1. What causes landslides?
Ans. Landslides can be caused by a variety of factors, including heavy rainfall, earthquakes, volcanic activity, and human activities such as deforestation and construction. When the stability of a slope is compromised, the force of gravity causes the material to move downhill, resulting in a landslide.
2. How can landslides be prevented?
Ans. Landslide prevention measures include slope stabilization techniques such as retaining walls, terracing, and drainage systems to control water runoff. Additionally, land-use planning and zoning regulations can help avoid construction in high-risk areas. Early warning systems and monitoring devices can also be installed to detect signs of slope instability and evacuate residents in advance.
3. What is e-waste?
Ans. E-waste refers to electronic waste, which includes discarded electronic devices such as computers, smartphones, televisions, and appliances. These devices contain hazardous materials like lead, mercury, and cadmium, which can pose serious environmental and health risks if not properly managed.
4. How can e-waste be properly managed?
Ans.
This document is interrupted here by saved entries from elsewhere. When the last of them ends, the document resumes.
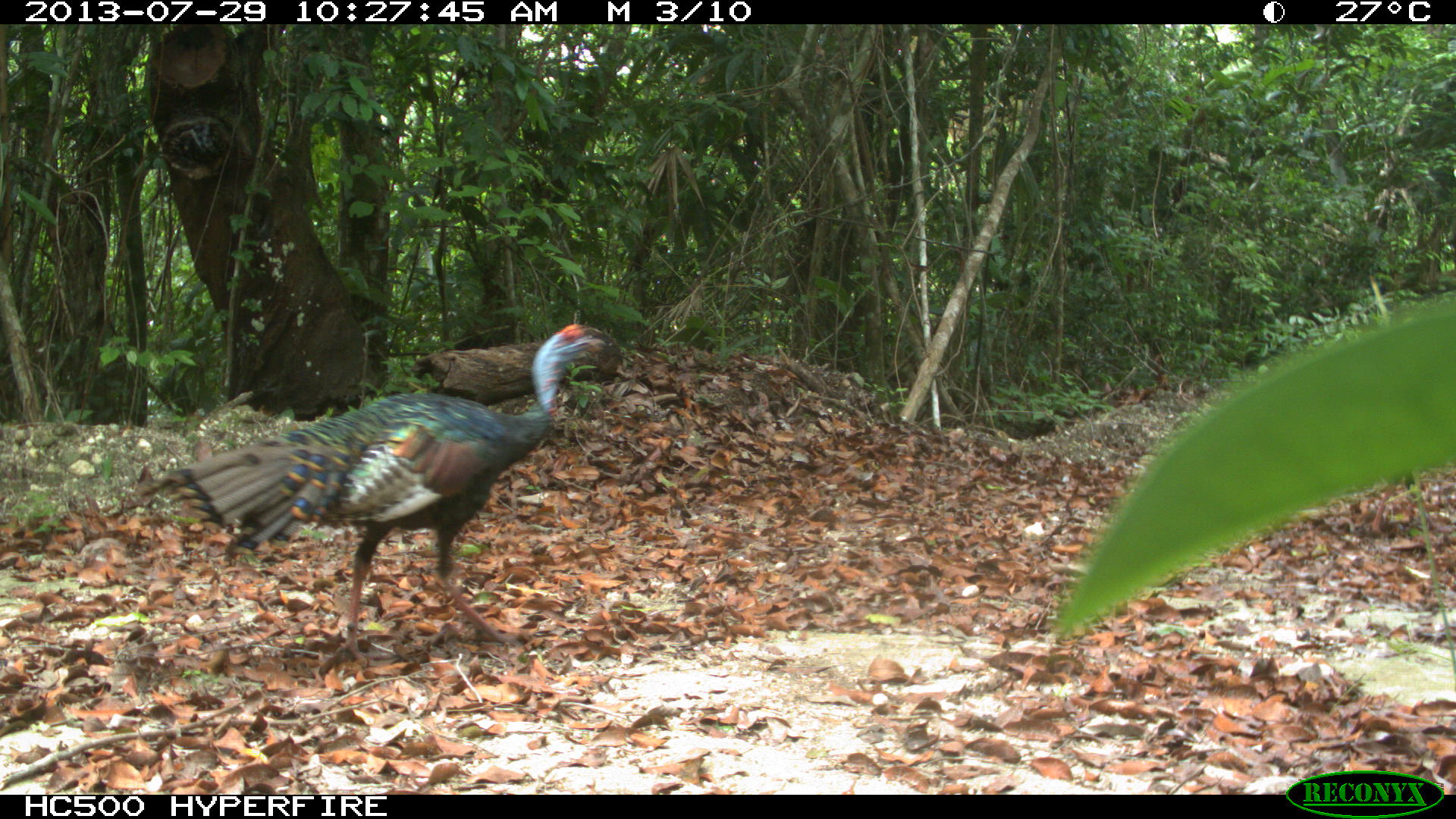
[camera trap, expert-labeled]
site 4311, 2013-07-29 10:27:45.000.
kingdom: Animalia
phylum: Chordata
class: Aves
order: Galliformes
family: Phasianidae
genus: Meleagris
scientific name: Meleagris ocellata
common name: ocellated turkey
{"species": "Meleagris ocellata (ocellated turkey)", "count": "2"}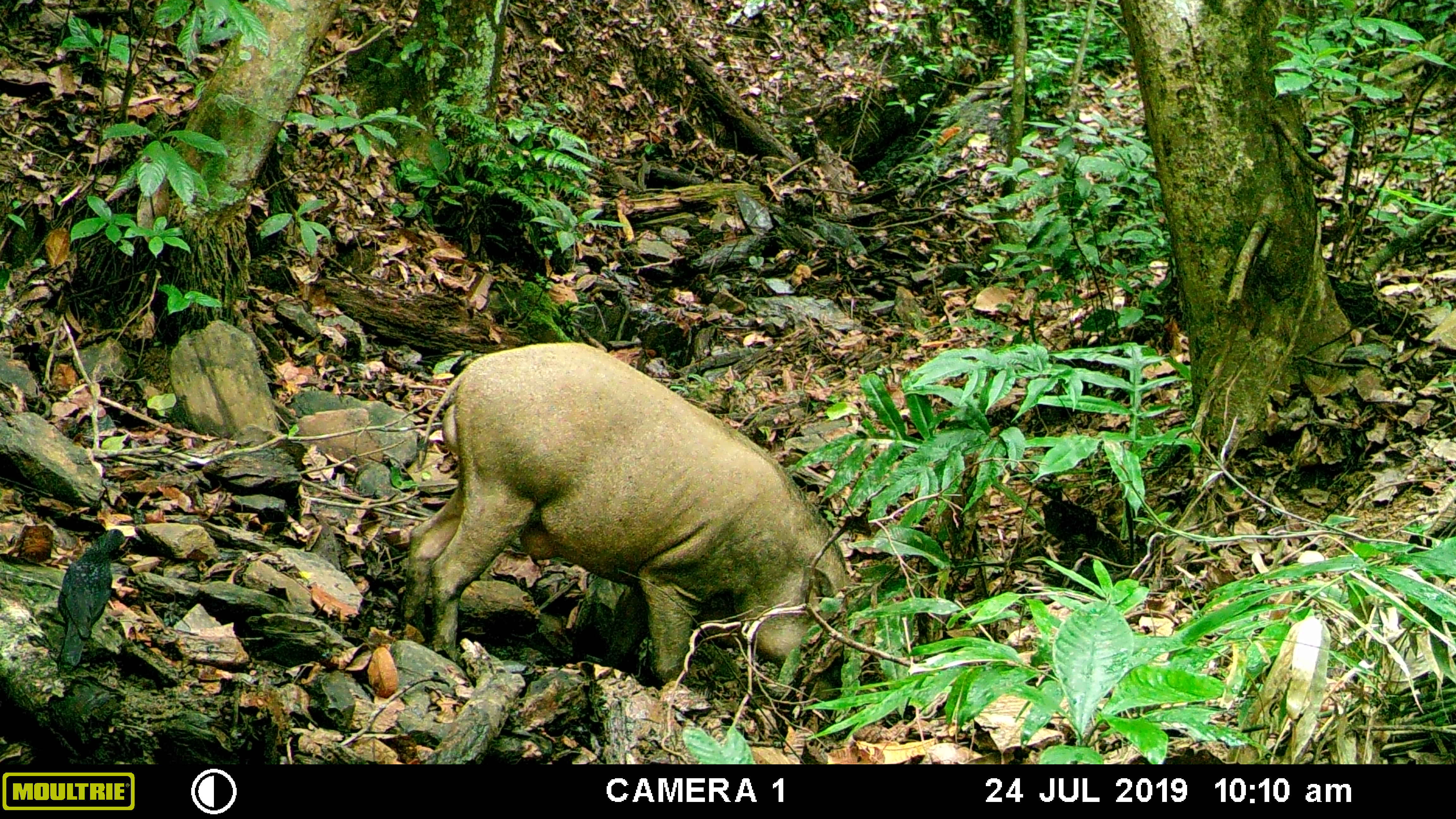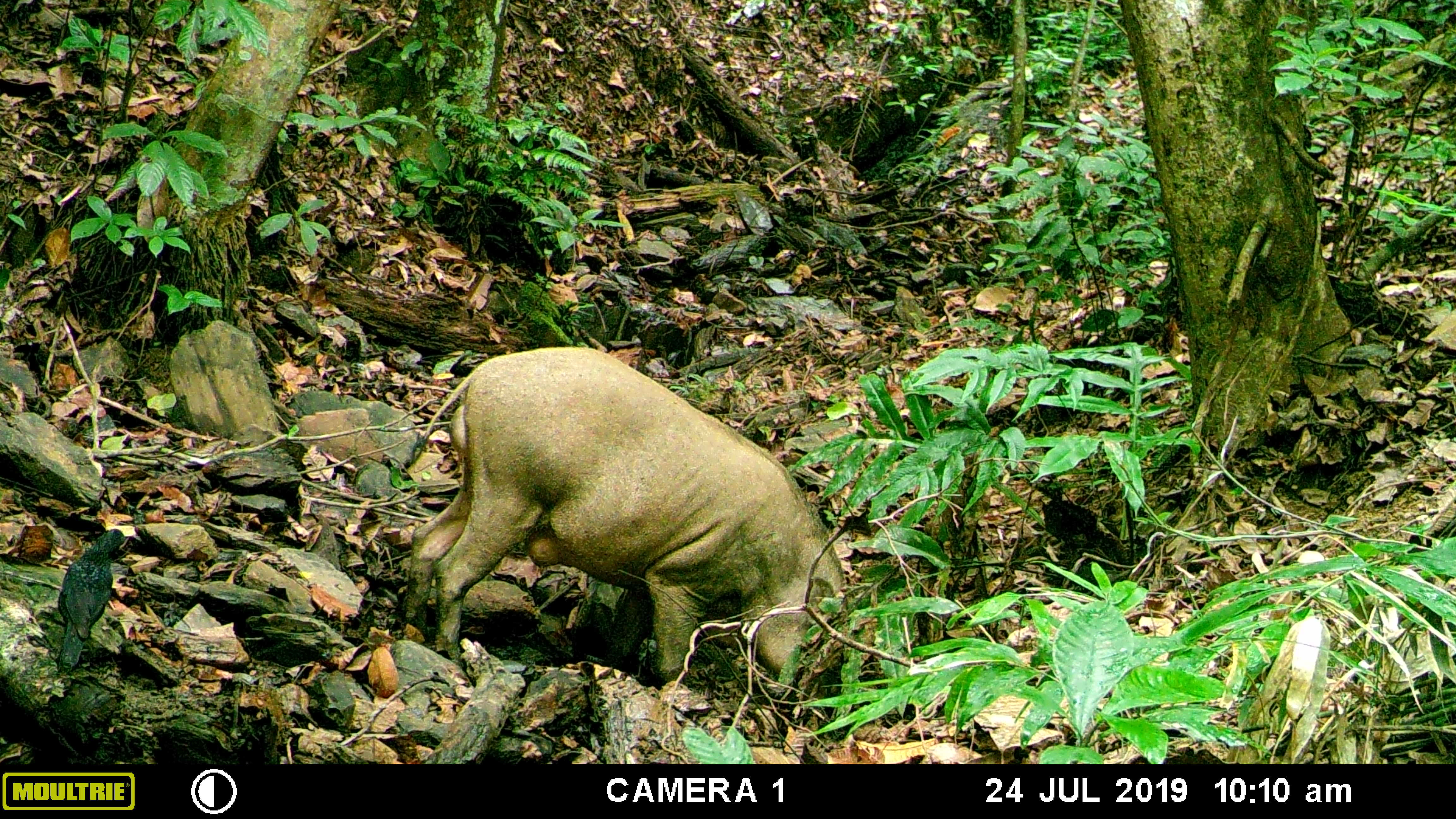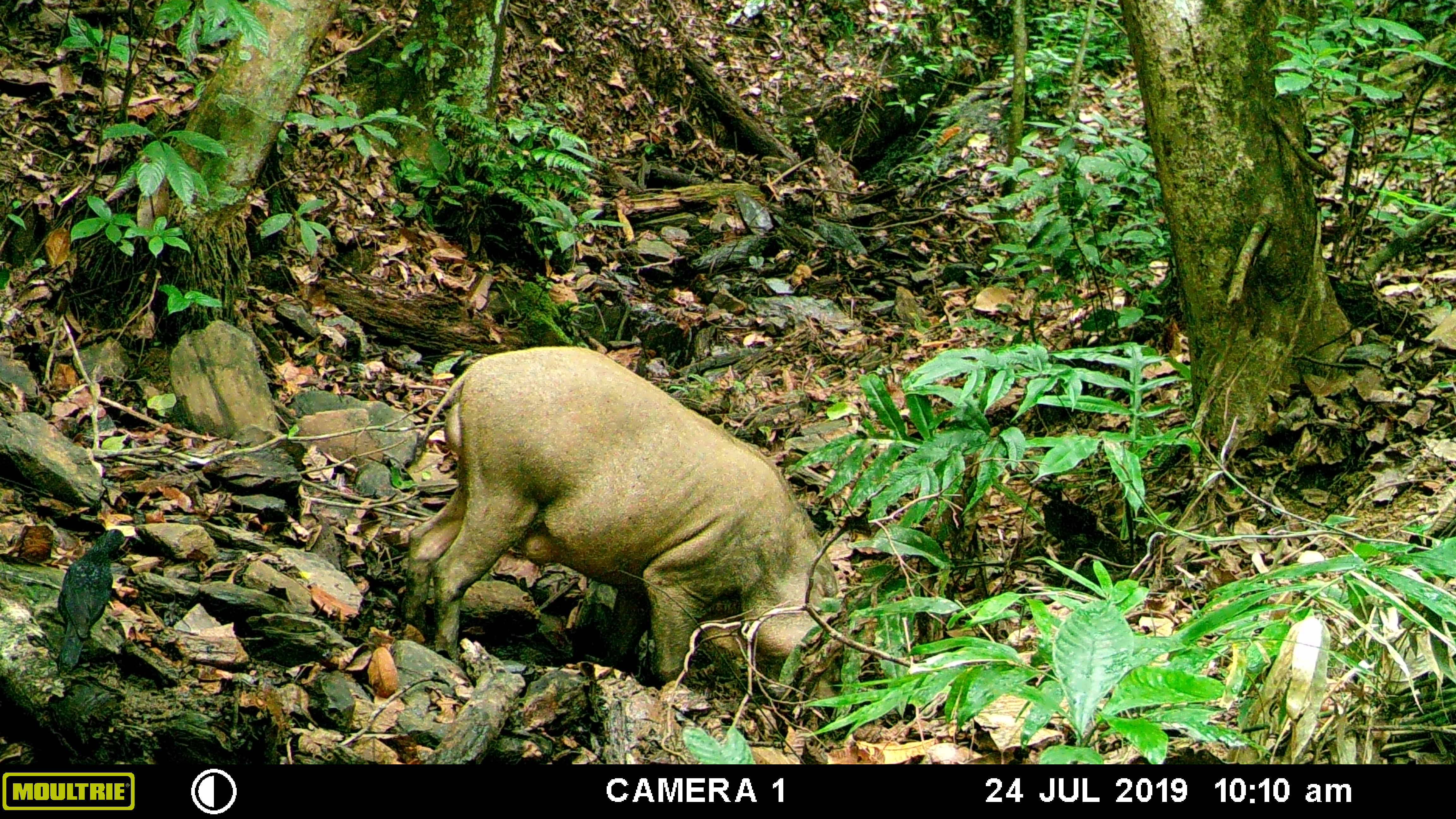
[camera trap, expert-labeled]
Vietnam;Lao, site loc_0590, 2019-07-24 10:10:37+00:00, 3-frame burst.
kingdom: Animalia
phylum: Chordata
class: Mammalia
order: Artiodactyla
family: Suidae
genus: Sus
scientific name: Sus scrofa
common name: eurasian wild pig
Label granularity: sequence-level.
Proper e-waste management involves a combination of recycling, reuse, and responsible disposal. Recycling facilities can extract valuable materials from electronic devices, while proper disposal methods ensure that hazardous components are safely disposed of without causing harm to the environment. Governments and organizations also play a crucial role in implementing regulations and initiatives to promote e-waste management.
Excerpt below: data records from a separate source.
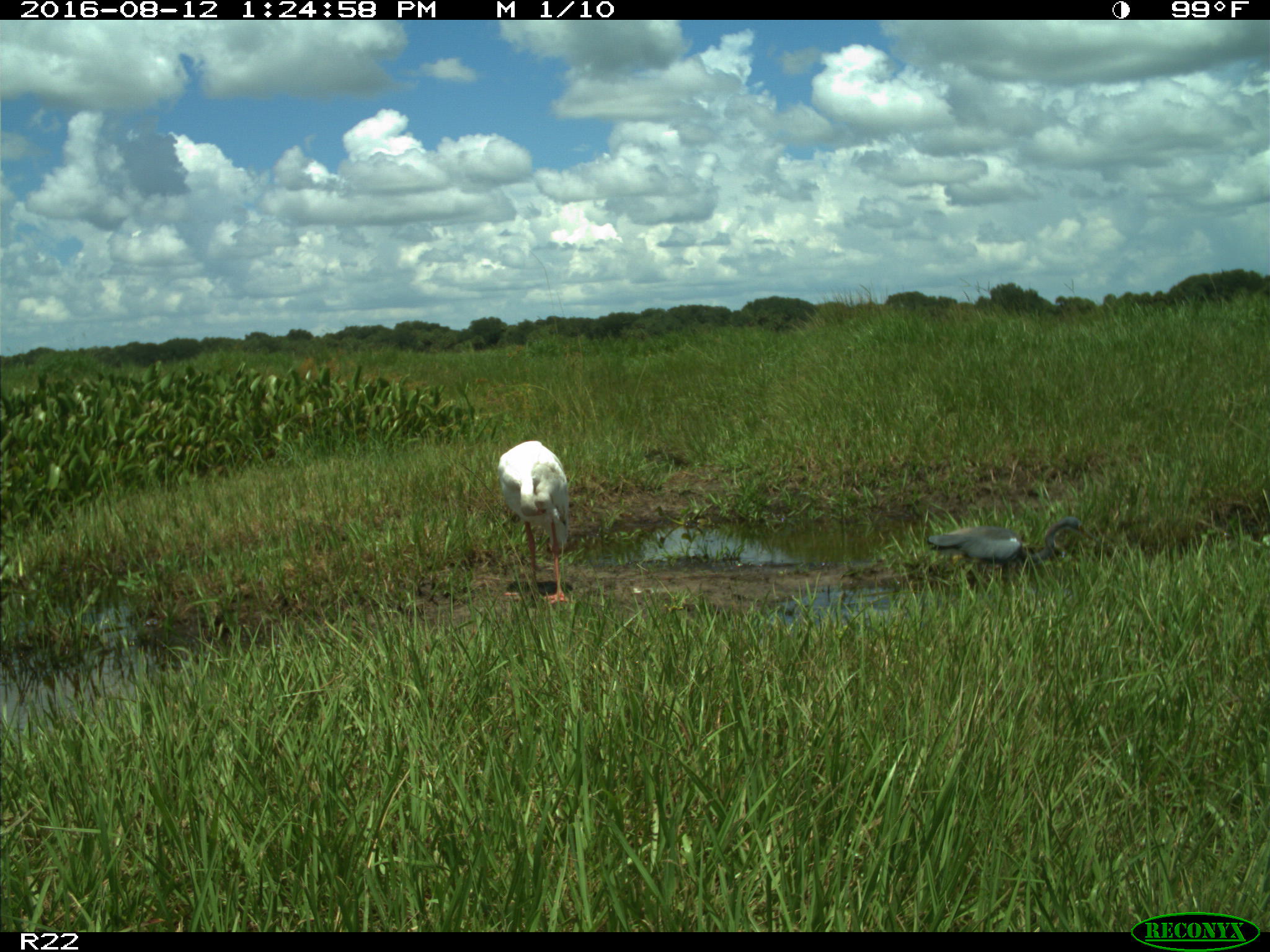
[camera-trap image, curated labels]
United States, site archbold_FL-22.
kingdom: Animalia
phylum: Chordata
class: Aves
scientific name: Aves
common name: birds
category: unidentified bird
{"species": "unidentified bird (birds) (Aves)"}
5. What is the significance of biodiversity financing?
Ans. Biodiversity financing refers to the financial resources and mechanisms dedicated to the conservation and sustainable use of biodiversity. It plays a crucial role in supporting conservation efforts, preserving ecosystems, and promoting sustainable development. Biodiversity financing can provide funding for protected areas, restoration projects, research, and community-based initiatives, ultimately helping to preserve the Earth's rich biodiversity for future generations.